DFN: Eu também queria saber. Para ser um empreendedor de sucesso existem palavras chaves que todos falam, mas que não acham verdade: honestidade e sinceridade. Se você cumpre com o que promete as coisas vão dar certo. Tem que trabalhar com prazer, ser honesto e sincero. Não adianta prometer algo que não vai cumprir. Se você tenta passar alguém para trás, você vai ficar para trás, porque está olhando para trás para tentar segurar alguém, mas tem que olhar para frente para onde vai.

 

OP: O seu nome chegou a ser sondado para eventualmente ser pré-candidato a vice-prefeito. Almeja isso, se não neste momento, em alguma oportunidade futura?

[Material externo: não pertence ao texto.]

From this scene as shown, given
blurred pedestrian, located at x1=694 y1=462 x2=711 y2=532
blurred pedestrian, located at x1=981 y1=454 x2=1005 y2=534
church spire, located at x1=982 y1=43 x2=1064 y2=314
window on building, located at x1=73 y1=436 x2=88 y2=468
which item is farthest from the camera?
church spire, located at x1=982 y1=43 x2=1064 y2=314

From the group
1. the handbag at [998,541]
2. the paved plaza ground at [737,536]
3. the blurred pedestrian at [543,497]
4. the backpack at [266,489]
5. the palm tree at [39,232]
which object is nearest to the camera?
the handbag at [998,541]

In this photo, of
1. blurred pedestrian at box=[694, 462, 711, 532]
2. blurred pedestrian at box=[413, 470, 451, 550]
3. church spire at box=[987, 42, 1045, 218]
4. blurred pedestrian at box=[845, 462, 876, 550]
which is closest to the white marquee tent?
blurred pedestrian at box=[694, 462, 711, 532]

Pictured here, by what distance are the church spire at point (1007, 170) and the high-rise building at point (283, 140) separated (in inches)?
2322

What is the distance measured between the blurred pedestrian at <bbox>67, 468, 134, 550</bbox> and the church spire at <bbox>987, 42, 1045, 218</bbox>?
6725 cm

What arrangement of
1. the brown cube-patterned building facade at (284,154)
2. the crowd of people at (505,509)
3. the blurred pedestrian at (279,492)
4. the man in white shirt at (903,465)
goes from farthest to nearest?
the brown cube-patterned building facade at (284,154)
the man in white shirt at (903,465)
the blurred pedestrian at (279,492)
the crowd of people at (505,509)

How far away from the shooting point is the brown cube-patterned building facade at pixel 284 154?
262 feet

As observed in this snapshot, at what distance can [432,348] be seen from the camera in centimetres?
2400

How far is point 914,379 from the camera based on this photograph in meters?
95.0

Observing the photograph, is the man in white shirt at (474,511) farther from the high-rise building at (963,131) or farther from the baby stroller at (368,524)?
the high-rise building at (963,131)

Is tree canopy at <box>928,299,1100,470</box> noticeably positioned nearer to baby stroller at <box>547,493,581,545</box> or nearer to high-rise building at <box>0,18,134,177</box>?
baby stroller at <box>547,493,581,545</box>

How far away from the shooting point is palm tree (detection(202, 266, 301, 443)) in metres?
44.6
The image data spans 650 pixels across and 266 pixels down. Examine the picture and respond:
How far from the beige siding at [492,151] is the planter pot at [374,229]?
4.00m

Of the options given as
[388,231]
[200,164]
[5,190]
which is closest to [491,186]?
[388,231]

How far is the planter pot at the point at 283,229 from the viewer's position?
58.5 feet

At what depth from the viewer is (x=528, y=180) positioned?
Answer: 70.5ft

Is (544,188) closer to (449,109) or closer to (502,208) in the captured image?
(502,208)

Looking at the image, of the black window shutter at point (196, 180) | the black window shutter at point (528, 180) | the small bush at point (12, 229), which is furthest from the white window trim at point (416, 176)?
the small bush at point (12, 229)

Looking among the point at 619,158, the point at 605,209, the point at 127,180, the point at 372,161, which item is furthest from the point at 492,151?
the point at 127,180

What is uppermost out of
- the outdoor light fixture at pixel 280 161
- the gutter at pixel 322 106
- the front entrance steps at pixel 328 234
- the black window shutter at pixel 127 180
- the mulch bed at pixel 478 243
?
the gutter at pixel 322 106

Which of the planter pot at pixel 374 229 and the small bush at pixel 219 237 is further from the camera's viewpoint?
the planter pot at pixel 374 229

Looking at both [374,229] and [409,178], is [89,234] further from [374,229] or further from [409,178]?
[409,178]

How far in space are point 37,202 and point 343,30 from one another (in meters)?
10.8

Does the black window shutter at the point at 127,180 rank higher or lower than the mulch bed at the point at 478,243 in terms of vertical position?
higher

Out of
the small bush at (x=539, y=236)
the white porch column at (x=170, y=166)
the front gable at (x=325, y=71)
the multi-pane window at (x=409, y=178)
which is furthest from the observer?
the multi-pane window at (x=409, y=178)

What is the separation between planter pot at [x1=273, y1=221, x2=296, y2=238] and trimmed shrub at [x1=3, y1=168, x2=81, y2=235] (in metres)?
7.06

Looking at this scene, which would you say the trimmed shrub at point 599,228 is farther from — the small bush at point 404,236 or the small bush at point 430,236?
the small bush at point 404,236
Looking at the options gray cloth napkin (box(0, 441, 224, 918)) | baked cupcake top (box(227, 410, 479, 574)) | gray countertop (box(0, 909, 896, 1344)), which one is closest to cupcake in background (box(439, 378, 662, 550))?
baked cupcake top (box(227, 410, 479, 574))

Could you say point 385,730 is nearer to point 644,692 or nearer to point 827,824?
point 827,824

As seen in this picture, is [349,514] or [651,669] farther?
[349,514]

DFN: Não podemos escolher um lado político. A nossa família sempre trabalha em apoio aos comandantes, a quem está no comando. Existem diferenças que às vezes as pessoas não entendem: você não é prefeito ou vice-prefeito, mas está prefeito e está vice-prefeito. Você é um funcionário público. Eu vejo que os empresários ajudam muito mais nos bastidores do que colocando a cara à frente. Fui (sondado), mas particularmente não tenho interesse em seguir carreira política, pois vejo que posso ajudar muito mais por trás dos bastidores.

 

OP: Como avalia hoje o cenário político nacional, estadual e municipal?

DFN: Não conseguimos avaliar porque estamos em uma época de pandemia. Se pegar março para trás, antes da pandemia, era tudo mil maravilhas. A economia crescendo, a Bolsa de Valores ultrapassando os 110 mil pontos, o dólar baixando, as coisas começando a funcionar de novo, todos os governadores se falando. Tudo estava funcionando. A pandemia veio para mostrar quem está no governo. Ela mostrou a cara das pessoas no governo. Mostrou quem quer ganhar em cima da doença, quem está lá para fazer malandragem, quem está com a consciência de fazer a coisa correta. Eu avalio hoje que dentro deste pior cenário que estamos vivendo ainda temos confiança no nosso Estado, no nosso presidente, nos ministros e nos prefeitos. Não sei como será daqui para frente, pois teremos eleições e cada cidade tem sua particularidade, mas hoje está bom. Os governos estão conseguindo atuar de uma maneira correta.